JOB ITEM A:
Repeat word for word the part of the ionosphere text starting at "Chapter Five" and ending at "positively charged ions.".

----

Chapter Five
HIGH ON THE SKY
Countless suns in other galaxies spray cosmic rays in all directions
continuously. Closer to home, our own sun radiates gamma rays,
X-rays and shorter wavelengths of ultraviolet light. When they hit
the outer layers of earth's atmosphere, these cosmic rays are
absorbed by atoms, but in the process electrons are knocked off the
atoms. Thus there is a constant flux (flow) of electrons at this
altitude, and the atoms are changed to positively charged ions.
This
process gave the ionosphere its name. Although ionization happens at
heights as high above the earth as 1,000 kilometers and as low as
50, the positively charged ions and negative electrons are most
dense at altitudes of 80 to 400 kilometers. In non-metric terms, the
ionosphere begins at an altitude of about 30 miles and goes up to
about 300 miles or more.

----

JOB ITEM B:
Pick out each line of the records that includes the string "олимпиады", copying those lines in full.

[Data drawn from a collection]
----

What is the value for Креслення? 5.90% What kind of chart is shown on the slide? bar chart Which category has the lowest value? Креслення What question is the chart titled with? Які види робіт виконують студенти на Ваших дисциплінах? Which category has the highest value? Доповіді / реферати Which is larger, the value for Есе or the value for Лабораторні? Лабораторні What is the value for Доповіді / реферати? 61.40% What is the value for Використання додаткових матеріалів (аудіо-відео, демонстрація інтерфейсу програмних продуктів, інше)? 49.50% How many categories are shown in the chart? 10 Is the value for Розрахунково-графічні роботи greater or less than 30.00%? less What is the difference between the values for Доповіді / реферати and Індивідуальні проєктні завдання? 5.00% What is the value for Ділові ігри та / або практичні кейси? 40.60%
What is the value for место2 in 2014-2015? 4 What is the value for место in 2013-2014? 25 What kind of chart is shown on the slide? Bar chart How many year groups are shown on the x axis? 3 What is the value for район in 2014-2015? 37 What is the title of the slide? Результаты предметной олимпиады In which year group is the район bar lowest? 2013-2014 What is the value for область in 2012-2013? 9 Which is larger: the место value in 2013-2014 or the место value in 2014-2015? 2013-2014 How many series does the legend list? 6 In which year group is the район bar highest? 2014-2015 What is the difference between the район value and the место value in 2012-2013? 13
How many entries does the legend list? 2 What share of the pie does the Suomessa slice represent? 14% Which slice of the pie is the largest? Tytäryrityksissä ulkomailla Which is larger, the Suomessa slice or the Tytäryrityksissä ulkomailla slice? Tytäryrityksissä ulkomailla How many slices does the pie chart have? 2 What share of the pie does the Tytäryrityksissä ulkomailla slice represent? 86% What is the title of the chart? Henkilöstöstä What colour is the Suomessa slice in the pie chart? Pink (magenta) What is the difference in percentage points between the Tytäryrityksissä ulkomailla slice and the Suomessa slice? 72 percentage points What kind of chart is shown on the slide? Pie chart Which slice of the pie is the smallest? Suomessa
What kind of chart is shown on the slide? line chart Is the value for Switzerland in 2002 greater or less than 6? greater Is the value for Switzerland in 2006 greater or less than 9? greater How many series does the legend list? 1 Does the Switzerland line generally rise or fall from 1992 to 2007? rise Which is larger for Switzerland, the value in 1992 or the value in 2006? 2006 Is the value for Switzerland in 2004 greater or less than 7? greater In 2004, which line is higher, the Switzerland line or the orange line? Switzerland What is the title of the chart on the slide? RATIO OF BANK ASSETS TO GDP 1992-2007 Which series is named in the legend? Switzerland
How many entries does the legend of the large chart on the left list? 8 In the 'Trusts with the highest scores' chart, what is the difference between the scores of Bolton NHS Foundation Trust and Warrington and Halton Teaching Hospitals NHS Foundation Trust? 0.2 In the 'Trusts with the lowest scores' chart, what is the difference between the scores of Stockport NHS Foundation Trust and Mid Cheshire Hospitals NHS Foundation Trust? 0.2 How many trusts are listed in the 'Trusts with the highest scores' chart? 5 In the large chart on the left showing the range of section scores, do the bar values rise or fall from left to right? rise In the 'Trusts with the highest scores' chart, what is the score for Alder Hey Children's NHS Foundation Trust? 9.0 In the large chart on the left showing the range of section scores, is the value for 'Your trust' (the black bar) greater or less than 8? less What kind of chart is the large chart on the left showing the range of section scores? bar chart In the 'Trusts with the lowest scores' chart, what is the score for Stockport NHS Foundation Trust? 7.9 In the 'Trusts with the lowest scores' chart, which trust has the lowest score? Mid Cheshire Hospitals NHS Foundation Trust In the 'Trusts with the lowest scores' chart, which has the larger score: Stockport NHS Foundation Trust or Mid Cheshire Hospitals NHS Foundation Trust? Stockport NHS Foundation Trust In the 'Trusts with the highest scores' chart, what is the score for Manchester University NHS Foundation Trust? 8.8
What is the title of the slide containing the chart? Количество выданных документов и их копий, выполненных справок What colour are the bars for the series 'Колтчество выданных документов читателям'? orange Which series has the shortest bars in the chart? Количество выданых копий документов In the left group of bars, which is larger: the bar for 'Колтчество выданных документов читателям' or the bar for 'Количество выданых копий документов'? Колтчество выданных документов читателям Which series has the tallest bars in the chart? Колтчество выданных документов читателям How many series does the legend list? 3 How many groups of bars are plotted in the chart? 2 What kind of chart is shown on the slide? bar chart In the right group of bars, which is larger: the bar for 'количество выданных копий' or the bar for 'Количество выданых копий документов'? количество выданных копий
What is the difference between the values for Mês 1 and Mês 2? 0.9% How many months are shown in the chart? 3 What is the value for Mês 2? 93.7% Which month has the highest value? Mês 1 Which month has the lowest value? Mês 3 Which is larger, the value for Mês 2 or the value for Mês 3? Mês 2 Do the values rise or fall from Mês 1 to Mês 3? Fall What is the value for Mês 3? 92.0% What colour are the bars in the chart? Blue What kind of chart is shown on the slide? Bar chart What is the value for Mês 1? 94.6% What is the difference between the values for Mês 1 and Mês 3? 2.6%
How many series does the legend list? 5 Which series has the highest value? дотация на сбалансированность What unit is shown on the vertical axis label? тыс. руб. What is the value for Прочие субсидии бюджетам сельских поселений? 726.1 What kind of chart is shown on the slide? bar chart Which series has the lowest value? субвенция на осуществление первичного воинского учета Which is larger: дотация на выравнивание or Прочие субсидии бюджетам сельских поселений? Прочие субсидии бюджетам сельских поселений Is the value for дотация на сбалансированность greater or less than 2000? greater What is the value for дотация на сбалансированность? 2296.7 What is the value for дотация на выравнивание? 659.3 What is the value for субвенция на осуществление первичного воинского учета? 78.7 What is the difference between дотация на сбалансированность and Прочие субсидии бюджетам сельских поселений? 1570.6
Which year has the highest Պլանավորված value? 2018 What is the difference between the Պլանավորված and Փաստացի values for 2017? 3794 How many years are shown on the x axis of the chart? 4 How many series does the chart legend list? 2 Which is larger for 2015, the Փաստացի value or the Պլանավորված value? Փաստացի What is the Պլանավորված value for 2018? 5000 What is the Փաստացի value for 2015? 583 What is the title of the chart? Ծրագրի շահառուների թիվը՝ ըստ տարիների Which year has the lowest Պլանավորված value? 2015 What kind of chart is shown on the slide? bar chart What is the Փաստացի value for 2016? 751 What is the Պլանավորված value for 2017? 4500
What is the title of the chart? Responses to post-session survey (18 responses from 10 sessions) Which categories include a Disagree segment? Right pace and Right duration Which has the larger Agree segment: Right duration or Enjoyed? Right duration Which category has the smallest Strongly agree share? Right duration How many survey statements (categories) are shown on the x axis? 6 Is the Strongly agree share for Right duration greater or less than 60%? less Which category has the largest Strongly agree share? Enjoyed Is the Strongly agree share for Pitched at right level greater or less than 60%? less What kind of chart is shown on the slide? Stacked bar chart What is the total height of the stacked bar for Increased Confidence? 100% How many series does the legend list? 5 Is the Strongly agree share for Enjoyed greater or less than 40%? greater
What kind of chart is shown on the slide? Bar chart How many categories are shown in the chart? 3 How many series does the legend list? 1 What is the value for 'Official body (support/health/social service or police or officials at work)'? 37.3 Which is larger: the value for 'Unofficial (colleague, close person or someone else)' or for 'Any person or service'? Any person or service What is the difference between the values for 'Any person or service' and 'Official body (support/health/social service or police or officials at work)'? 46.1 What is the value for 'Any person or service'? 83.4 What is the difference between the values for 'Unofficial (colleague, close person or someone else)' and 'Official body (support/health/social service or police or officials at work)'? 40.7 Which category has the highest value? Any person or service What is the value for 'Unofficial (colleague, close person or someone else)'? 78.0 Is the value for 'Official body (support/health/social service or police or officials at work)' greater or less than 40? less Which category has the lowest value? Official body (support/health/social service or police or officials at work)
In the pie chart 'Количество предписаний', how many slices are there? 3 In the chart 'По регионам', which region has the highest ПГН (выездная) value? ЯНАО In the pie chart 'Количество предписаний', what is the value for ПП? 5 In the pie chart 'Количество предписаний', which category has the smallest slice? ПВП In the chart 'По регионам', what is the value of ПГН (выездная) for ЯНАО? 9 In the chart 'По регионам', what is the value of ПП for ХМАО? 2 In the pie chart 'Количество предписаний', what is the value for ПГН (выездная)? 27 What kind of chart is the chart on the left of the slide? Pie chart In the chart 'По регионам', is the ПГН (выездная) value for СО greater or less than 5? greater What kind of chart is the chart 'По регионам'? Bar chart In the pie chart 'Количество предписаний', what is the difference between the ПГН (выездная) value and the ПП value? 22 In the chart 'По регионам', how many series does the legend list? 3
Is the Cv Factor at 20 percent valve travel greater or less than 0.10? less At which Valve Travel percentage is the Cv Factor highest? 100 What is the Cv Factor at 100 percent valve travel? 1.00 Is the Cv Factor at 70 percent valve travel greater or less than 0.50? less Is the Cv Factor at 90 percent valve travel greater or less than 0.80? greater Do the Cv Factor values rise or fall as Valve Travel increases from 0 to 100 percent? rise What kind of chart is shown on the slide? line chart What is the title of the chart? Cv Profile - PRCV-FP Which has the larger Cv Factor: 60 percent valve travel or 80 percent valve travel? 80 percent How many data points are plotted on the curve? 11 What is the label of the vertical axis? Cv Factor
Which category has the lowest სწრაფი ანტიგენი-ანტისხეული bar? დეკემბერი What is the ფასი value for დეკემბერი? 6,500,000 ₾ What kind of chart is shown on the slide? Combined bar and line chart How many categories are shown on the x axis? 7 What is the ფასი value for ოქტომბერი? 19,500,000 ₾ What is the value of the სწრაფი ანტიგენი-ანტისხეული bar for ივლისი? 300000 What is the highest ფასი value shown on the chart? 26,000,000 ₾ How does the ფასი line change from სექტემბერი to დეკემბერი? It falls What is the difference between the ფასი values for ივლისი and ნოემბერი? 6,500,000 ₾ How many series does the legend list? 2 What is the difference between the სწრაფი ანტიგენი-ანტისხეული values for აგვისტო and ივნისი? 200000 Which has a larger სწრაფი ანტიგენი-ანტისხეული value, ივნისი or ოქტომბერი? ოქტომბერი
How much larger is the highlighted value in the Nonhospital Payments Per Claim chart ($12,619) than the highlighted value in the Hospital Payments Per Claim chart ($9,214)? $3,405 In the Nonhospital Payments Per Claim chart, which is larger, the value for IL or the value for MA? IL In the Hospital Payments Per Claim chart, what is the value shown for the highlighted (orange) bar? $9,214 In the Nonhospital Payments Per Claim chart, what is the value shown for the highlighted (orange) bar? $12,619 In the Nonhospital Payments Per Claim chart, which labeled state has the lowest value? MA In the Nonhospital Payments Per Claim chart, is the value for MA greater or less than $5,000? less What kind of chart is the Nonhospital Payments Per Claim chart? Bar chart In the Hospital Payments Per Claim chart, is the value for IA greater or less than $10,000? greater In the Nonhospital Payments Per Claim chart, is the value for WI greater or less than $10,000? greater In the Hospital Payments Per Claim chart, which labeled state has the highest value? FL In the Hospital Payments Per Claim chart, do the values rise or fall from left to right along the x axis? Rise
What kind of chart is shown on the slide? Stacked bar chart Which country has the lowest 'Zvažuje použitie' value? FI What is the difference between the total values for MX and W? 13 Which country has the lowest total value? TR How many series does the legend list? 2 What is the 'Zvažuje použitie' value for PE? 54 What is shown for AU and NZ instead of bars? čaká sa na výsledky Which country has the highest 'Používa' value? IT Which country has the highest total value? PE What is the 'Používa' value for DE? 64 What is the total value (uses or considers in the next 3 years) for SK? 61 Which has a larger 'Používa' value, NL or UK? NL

----

WRITTEN REPLY A:
Chapter Five
HIGH ON THE SKY
Countless suns in other galaxies spray cosmic rays in all directions
continuously. Closer to home, our own sun radiates gamma rays,
X-rays and shorter wavelengths of ultraviolet light. When they hit
the outer layers of earth's atmosphere, these cosmic rays are
absorbed by atoms, but in the process electrons are knocked off the
atoms. Thus there is a constant flux (flow) of electrons at this
altitude, and the atoms are changed to positively charged ions.

WRITTEN REPLY B:
What is the value for место2 in 2014-2015? 4 What is the value for место in 2013-2014? 25 What kind of chart is shown on the slide? Bar chart How many year groups are shown on the x axis? 3 What is the value for район in 2014-2015? 37 What is the title of the slide? Результаты предметной олимпиады In which year group is the район bar lowest? 2013-2014 What is the value for область in 2012-2013? 9 Which is larger: the место value in 2013-2014 or the место value in 2014-2015? 2013-2014 How many series does the legend list? 6 In which year group is the район bar highest? 2014-2015 What is the difference between the район value and the место value in 2012-2013? 13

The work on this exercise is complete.